My post on the prohibitive costs of French cuisine (which you guys totally lambasted me on by the way! I promise, I’m not dumb- I did make an effort to eat well) got me thinking about all of the many workarounds for food-lovers on a small budget. While it may not be possible to try ALL the awesome famous foods on a small budget, it’s usually possible to eat pretty well, and usually quite memorable local food.
Of course, self-catering is the cheapest option of all- maybe a pot of spaghetti with a can of sauce. That’s not really interesting or local, so we’ll ignore that fact in search of more in search of more destination specific experiences.
Here’s what I’ve learned from 5+ years of traveling poor and hungry and still managing to eat well.
Stay AWAY From Tourist Areas
Look, I’m no snob. We’re all tourists at one point or another, and we’ve all probably eaten at one or two restaurants with a designated “English menu.” Authenticity aside, the problem with these places is that you’re almost always going to end up paying out the nose. Personally, if I’m going to pay more I want it to be for better (or more) food, not for convenience.
As a rule of thumb, if you can see a major tourist attraction from the restaurant, if they offer menus in more than 2 languages or if they are directly next to a body of water, you’re probably paying a premium for location. Walk two blocks away in any direction and you’ll find somewhere less crowded and probably half the cost.
I’m a street-food evangelist. It is by far the cheapest, most authentic, most interesting food you can get in many parts of the world, particularly Asia. Many travelers overlook it because they worry about food poisoning, but that is easily avoidable if you pay attention and eat where the locals do.
Street food is the perfect way to try a lot of local dishes for very cheap. I have snacked my way through countless cities and discovered amazing cheap treats from barbecue in Xi’an to mulled wine in Prague to churros in Uruguay. I’ve fashioned diverse multi-course meals out of street food for less than $5 on many many occasions. This is really an excellent way to eat well on a budget.
Is there anything better than a city market? My mouth is watering just thinking of the many surprises, fresh foods, and snacks that can be found inside. In Quito we found fresh ceviche for a couple of dollars, in Barcelona, there were grilled sausages on sticks. In Hoi An, Vietnam the market held dozens of tiny noodle shops serving unique variations of a single dish. Nearly every city has at least one and it’s usually a treasure trove of culinary finds.
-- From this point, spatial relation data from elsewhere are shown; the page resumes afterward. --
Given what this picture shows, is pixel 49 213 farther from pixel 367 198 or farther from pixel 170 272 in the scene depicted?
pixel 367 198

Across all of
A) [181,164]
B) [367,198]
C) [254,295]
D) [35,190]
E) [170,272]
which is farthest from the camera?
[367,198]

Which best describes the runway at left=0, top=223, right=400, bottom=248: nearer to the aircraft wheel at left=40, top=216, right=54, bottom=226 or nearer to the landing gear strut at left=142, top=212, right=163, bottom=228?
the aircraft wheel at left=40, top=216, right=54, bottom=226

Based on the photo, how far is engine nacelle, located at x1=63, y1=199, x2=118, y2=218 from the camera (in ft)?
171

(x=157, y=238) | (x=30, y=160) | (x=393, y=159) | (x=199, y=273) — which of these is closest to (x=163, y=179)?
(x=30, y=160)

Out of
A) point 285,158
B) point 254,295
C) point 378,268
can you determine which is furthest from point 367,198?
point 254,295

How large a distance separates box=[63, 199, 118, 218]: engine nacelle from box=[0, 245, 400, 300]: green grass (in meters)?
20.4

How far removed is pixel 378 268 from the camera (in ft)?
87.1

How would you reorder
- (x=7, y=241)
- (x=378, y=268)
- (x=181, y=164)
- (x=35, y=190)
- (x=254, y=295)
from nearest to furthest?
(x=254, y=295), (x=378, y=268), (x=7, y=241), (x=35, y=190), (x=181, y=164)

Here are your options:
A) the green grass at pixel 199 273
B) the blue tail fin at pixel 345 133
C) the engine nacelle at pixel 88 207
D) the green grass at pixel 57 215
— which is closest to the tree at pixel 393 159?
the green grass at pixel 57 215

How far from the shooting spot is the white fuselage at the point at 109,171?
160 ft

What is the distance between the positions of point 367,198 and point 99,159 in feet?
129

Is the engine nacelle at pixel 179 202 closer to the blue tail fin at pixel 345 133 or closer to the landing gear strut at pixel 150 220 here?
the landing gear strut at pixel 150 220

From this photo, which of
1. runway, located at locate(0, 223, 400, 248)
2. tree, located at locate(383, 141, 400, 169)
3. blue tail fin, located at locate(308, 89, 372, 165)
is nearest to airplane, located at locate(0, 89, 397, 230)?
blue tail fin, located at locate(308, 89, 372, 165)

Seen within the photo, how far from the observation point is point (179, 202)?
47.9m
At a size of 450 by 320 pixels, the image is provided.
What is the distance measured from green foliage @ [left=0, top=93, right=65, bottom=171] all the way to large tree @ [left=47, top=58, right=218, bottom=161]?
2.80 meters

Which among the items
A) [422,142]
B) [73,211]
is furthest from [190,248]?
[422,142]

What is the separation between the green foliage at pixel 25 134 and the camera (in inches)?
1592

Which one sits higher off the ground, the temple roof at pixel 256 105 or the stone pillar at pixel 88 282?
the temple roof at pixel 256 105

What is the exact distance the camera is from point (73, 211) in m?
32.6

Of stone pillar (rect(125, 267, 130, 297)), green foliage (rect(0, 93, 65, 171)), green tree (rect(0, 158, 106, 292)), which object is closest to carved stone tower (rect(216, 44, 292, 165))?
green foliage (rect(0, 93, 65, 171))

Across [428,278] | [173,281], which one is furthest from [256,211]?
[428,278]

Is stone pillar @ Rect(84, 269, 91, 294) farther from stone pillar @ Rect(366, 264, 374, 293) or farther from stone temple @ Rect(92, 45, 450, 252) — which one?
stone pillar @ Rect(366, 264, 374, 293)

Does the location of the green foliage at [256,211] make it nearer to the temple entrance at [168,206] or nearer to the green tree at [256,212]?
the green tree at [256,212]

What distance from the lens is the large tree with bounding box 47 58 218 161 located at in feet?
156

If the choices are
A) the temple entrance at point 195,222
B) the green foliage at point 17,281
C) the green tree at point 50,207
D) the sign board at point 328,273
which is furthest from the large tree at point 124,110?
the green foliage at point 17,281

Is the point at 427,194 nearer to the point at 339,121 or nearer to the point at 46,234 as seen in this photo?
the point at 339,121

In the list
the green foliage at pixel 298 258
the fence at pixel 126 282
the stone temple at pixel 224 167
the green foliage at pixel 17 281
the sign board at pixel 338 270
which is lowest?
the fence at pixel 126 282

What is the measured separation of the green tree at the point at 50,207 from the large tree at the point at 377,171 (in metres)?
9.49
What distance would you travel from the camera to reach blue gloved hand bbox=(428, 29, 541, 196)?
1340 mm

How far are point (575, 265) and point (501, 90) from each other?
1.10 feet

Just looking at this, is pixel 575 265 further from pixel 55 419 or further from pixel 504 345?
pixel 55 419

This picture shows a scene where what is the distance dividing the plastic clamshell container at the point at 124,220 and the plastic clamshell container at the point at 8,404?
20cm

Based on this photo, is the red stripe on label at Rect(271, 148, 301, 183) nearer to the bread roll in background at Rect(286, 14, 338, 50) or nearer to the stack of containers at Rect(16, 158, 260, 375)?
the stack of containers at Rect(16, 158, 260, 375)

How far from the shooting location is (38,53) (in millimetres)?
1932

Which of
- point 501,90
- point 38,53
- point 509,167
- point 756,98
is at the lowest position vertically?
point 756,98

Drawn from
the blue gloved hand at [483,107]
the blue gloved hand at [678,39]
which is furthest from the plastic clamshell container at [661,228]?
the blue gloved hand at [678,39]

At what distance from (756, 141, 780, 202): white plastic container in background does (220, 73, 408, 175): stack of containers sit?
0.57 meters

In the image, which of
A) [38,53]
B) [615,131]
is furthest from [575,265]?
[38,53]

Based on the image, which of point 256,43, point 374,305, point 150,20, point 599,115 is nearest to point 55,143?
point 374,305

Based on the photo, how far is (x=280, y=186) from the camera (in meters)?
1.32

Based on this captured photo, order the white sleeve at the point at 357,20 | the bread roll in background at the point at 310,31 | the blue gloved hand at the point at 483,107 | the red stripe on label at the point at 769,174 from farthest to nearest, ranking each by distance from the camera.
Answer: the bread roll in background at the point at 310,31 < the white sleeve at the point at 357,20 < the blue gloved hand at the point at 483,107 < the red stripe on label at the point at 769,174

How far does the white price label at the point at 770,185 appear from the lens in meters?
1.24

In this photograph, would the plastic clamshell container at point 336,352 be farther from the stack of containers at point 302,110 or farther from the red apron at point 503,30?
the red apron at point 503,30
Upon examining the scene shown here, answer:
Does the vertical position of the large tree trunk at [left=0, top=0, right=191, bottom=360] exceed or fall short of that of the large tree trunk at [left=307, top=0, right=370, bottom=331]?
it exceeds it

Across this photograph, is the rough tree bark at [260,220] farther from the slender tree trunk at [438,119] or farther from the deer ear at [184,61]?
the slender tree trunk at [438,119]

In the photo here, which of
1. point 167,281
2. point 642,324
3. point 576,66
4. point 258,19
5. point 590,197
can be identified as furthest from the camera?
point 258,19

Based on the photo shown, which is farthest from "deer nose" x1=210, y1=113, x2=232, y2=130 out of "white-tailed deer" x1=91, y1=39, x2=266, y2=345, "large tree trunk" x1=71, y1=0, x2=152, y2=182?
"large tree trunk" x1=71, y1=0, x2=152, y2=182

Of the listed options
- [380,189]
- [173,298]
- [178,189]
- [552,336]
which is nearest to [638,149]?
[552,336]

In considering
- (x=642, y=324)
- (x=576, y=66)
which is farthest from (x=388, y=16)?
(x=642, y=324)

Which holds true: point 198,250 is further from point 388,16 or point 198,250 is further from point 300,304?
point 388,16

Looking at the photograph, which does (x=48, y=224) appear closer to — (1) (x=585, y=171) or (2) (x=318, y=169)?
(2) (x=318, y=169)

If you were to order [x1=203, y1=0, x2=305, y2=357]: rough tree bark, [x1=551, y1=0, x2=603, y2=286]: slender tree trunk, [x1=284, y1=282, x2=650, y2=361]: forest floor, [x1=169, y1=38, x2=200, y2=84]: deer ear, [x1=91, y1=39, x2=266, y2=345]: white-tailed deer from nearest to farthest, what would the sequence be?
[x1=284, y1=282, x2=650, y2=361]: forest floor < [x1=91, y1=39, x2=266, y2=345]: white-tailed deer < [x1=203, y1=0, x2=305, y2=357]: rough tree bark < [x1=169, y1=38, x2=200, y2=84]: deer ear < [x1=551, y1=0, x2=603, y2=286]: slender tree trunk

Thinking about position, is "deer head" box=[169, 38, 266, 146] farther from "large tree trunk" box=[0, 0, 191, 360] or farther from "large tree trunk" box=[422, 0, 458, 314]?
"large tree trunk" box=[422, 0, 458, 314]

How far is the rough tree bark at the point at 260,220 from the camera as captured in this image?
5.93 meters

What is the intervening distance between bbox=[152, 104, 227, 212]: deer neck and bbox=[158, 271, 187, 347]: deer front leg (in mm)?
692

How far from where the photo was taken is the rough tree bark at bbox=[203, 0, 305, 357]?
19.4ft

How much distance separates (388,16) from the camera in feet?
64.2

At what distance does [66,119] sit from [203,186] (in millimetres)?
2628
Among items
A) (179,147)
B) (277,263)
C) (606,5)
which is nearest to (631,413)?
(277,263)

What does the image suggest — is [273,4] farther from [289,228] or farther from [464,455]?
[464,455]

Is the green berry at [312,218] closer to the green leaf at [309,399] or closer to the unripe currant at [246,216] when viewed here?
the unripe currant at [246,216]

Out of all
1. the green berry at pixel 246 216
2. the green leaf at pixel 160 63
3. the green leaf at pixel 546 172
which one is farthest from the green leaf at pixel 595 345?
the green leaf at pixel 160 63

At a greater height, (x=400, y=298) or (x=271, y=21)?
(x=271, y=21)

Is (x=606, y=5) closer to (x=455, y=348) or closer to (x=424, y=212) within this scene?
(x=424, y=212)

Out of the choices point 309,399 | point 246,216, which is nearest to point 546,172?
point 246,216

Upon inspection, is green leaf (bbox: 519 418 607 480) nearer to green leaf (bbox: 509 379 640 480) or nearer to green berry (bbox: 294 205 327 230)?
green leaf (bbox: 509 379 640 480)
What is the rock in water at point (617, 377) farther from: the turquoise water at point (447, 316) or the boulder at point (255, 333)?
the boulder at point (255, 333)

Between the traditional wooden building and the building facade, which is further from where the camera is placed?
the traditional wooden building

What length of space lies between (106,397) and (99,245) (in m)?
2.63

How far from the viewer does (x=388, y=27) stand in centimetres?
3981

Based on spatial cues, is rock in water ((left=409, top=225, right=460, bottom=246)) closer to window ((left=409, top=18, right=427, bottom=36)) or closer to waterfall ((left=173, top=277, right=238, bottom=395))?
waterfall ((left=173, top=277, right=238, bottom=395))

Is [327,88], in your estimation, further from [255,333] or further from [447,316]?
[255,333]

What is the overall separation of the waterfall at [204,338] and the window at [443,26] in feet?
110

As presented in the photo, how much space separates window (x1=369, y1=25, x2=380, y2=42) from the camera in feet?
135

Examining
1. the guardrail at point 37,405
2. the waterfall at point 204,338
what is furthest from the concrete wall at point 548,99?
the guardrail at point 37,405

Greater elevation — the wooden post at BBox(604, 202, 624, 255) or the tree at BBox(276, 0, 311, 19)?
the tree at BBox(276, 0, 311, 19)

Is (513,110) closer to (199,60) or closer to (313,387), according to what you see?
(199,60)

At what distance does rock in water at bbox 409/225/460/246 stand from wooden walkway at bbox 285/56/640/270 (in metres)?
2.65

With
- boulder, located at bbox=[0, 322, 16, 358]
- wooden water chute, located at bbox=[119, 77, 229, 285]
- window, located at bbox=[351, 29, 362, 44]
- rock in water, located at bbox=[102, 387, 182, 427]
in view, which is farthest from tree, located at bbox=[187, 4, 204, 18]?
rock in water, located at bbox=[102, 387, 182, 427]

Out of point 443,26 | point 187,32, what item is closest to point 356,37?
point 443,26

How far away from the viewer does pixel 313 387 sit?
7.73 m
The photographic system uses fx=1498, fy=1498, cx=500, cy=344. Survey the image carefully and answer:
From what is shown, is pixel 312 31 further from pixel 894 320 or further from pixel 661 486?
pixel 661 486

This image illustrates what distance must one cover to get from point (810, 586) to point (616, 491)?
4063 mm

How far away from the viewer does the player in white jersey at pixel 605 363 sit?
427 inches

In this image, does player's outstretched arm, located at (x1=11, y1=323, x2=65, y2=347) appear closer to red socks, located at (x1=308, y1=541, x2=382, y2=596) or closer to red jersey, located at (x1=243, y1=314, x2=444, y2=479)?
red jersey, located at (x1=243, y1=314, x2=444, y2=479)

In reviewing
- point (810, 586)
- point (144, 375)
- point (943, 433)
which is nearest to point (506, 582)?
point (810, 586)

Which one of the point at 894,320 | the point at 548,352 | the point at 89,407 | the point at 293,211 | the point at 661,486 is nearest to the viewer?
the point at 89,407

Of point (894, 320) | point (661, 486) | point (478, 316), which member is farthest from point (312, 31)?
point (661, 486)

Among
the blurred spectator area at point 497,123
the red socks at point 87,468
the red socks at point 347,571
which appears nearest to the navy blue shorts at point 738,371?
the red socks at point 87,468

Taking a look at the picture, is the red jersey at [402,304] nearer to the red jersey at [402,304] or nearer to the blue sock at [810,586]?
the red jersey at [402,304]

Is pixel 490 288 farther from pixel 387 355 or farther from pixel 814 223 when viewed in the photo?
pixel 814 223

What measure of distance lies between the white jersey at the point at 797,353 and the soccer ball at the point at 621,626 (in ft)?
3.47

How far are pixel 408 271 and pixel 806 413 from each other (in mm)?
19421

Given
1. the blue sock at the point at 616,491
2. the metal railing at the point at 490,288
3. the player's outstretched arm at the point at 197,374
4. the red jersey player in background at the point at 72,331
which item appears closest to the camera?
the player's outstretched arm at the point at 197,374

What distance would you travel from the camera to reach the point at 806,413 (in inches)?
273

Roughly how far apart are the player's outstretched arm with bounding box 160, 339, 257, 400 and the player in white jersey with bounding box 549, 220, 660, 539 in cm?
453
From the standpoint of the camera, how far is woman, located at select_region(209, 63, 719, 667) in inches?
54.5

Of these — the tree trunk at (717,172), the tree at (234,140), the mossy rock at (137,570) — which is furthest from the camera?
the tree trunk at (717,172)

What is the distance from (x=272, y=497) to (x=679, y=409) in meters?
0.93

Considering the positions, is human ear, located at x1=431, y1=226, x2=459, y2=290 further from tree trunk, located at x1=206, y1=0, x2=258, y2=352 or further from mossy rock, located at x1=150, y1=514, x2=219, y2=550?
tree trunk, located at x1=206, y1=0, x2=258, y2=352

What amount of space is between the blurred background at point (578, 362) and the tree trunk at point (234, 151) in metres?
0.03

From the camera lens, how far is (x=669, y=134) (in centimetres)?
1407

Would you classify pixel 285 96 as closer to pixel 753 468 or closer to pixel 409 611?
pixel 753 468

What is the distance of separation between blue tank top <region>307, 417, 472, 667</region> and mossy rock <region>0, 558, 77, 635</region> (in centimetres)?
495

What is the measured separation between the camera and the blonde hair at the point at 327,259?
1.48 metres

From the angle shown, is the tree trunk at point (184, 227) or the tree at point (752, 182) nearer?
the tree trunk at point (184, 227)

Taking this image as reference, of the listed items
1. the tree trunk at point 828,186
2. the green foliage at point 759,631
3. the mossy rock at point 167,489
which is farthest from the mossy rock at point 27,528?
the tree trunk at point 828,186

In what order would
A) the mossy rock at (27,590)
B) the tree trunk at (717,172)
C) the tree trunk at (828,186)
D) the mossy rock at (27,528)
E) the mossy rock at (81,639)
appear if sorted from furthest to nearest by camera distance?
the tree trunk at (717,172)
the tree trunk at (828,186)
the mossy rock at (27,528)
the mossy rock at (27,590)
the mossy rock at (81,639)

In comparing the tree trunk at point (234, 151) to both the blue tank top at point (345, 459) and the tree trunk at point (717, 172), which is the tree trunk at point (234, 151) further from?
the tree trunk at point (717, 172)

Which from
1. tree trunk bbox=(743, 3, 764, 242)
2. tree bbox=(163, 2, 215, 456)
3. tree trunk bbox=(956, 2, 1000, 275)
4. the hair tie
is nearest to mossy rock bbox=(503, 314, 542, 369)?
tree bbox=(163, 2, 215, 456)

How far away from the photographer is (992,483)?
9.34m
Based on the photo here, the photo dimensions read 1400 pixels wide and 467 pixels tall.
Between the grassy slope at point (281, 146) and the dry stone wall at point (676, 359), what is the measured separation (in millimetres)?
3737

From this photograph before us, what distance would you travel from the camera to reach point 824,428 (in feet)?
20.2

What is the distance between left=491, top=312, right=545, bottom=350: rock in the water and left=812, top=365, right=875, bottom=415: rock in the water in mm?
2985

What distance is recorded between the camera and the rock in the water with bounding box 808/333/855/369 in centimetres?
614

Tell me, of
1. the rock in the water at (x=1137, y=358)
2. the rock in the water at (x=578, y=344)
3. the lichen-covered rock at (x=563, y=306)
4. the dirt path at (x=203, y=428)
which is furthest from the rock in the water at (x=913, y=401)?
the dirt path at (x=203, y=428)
Read On to Discover How to Eat Well at Markets Around the World:
Exploring the Ramadan Market in Kuala Lumpur
Inside a Market in Cancun and No, I Don’t Mean the Hotel Gift Shop
Three Bizarre Foods to Try at Taipei Night Markets
Eating Hawker Foods in Singapore
Inside Lisbon’s Incredible Mercado da Ribeira
Grocery Stores- Seriously
I like to cook at home but I’m not much of a hostel chef. Even so, I find grocery stores in other countries to be fascinating, and usually full of interesting and tasty snacks. Here you can find local wine, cookies, and savories for a fraction of the price of a restaurant. Some of my greatest finds include terrific $2 malbec in Buenos Aires, Brie in France and about a million kinds of biscuits in London.
In Europe, one of the cheapest and tastiest ways to eat well involves a load of fresh bread and an assortment of local meat, cheese, and fruits. Picnic basket optional.
Splurge on Lunch, not Dinner
Okay, but sometimes you really just want to eat at a real, sit down restaurant. If you’re going to eat one costly meal a day, make it lunch, not dinner. There are much greater deals to be had mid-day then at night. This is particularly true in South America and Western Europe where many restaurants run set-menus during the day with a couple of options and a fixed-price. It is a great way to eat well, get a taste of a restaurant and not blow your whole budget.
What are your tips to eat well while traveling?